<プロボクシング:IBF&WBO世界ミニマム級王座決定戦12回戦>◇12月31日◇大阪・ボディメーカーコロシアム

 高山勝成(31=仲里)が、日本人初の世界4団体制覇に成功した。日本ミニマム級王者の大平剛(30=花形)を7回2分24秒TKOで下し、IBFとWBOの両王座を獲得。ただ1つ手にしていなかったWBOを射止め、同級では世界初の4団体ベルト総なめを実現した。身長158センチの「小さな巨人」が快挙を成し遂げた。

 打ちまくった。殴りまくった。夢をかなえるため、高山が鬼になった。7回だ。大平をロープに追い詰めると、右から、左から、下から、パンチを打ち続けた。「チャンスなのでこの回で仕留めるつもりでいった」。何とか踏ん張る相手に、レフェリーが止めるまで94連打。世界戦では自身初のTKOで、日本人初の4団体制覇を成し遂げた。

 「4団体とるために11年間、ミニマム級にとどまって突っ走ってきた。やっと達成できたことを誇りに思うし、うれしいです」。最軽量級での4冠は世界初。158センチの小さな体に、4本のベルトを巻きつけて偉業の喜びに浸った。

 一時は消えかけた夢だった。8月の王座統一戦で敗れ、去就を迷った。リングから遠ざかって「引退したつもりで過ごしてた」。春から通う愛知・菊華高で、15歳も年の離れた同級生と触れあった。トルネードポテトを売った9月末の文化祭では「次も頑張ってくださいね」と声を掛けられた。心に火がついた。「引退は、まだ早い。やられたらやり返す」。入場曲は映画ロッキーから選んだ。4回まではジャッジ3人とも大平優位の展開だったが、強い思いのこもった拳で打開した。
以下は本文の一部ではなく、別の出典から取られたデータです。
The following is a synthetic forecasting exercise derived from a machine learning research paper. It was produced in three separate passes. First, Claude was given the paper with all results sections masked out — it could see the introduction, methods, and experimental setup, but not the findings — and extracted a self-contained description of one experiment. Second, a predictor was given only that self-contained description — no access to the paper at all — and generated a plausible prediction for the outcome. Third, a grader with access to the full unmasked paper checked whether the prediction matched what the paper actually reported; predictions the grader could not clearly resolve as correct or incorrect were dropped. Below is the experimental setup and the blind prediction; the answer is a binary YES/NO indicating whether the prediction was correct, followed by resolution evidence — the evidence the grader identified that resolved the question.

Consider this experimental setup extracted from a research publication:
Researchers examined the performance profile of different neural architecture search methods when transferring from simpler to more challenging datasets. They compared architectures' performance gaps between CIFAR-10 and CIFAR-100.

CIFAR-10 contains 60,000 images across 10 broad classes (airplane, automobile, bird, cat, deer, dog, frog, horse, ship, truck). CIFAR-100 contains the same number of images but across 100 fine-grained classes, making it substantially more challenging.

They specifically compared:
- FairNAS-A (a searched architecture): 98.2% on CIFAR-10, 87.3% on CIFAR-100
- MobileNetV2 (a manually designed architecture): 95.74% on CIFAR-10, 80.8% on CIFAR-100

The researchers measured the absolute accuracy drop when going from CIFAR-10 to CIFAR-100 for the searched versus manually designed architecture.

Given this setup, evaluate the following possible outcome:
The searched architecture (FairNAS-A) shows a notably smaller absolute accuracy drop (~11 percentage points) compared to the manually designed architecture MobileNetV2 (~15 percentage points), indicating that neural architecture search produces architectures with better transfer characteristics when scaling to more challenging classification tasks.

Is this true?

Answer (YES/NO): YES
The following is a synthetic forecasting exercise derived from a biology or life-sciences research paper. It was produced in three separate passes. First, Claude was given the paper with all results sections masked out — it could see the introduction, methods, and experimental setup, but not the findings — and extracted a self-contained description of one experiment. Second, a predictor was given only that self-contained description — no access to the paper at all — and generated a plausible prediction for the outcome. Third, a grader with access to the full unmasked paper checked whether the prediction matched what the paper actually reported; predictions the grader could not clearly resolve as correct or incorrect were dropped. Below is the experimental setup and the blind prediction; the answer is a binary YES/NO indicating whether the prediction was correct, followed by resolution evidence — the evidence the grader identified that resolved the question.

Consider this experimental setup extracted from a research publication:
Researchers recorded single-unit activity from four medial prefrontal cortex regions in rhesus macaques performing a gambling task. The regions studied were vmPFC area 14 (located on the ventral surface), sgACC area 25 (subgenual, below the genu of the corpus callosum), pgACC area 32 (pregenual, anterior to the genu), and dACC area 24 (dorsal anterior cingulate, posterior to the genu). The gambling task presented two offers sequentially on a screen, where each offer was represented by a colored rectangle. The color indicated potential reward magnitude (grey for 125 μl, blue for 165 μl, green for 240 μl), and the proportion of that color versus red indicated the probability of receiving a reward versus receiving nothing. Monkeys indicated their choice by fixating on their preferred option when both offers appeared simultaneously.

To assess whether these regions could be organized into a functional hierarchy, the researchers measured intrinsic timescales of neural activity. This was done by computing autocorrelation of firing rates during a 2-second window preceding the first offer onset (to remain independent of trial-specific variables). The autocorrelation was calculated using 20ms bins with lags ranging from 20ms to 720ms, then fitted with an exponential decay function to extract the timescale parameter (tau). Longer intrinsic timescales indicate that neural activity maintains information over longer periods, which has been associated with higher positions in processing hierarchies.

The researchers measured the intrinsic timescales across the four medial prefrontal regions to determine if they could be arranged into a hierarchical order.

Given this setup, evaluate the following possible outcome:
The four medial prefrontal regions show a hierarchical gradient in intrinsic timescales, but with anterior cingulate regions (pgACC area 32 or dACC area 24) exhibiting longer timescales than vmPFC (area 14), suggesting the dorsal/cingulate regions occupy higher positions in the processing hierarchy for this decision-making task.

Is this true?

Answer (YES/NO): YES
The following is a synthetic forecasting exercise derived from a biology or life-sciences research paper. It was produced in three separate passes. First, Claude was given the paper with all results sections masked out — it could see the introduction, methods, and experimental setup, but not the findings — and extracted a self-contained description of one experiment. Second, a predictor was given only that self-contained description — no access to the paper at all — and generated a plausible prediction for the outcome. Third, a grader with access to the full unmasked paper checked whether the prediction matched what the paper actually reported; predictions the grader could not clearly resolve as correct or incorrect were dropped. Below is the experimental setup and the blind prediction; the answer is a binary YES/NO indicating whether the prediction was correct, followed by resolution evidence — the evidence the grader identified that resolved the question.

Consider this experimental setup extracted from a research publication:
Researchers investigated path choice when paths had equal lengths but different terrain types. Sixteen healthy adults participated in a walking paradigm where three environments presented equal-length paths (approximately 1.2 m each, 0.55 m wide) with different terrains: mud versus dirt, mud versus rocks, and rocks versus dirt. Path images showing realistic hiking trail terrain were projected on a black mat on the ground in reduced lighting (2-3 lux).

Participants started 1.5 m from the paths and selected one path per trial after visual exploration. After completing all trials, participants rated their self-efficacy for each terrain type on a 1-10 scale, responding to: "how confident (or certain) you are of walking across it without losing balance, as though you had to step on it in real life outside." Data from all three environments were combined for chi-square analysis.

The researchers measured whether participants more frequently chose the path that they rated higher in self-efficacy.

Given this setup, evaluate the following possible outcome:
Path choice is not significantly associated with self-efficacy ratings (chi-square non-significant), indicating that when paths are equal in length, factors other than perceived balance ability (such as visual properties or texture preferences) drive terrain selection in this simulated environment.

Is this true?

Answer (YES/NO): NO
 3度目の世界王座返り咲きも日本初。今後の夢も、3団体統一や2階級制覇へ広がる。小さな高山の体には、底知れぬパワーが詰まっている。【木村有三】

 ◆高山勝成(たかやま・かつなり)1983年(昭58)5月12日、大阪市生まれ。中2でボクシングを始める。01年ライトフライ級で全日本新人王獲得。05年WBC世界ミニマム級王座、06年11月WBA同級暫定王座、13年IBF同級王座獲得。158センチの右ボクサーファイター。<高山記録アラカルト>

 ◆4団体制覇

 日本人は高山が初。海外ではバーナード・ホプキンス(米国)が09年9月にミドル級で4団体統一。元世界5階級制覇王者ノニト・ドネア(フィリピン)は、11年2月にアジア勢初の4団体制覇を達成。元世界6階級制覇王者のオスカー・デラホーヤ(米国)も4団体を制している。

 ◆ミニマム級の4団体制覇

 世界でも例はなく高山が初。WBCでV22のリカルド・ロペス(メキシコ)はWBA、WBOを制覇も同級では3団体止まりで、その後階級を上げライトフライ級でIBF王座を獲得。

 ◆4本目ベルト

 高山が日本初。3本獲得者は柴田国明(WBCフェザー、同スーパーフェザー、WBAスーパーフェザー)、亀田興毅(WBAライトフライ、同バンタム、WBCフライ)、井岡一翔(WBA&WBCミニマム、WBAライトフライ)の3人。

 ◆3度目の世界王座返り咲き

 日本では高山が初。過去に2度返り咲いているのは柴田国明、輪島功一、辰吉丈一郎、亀田興毅の4人(王座返上後の獲得も含む)。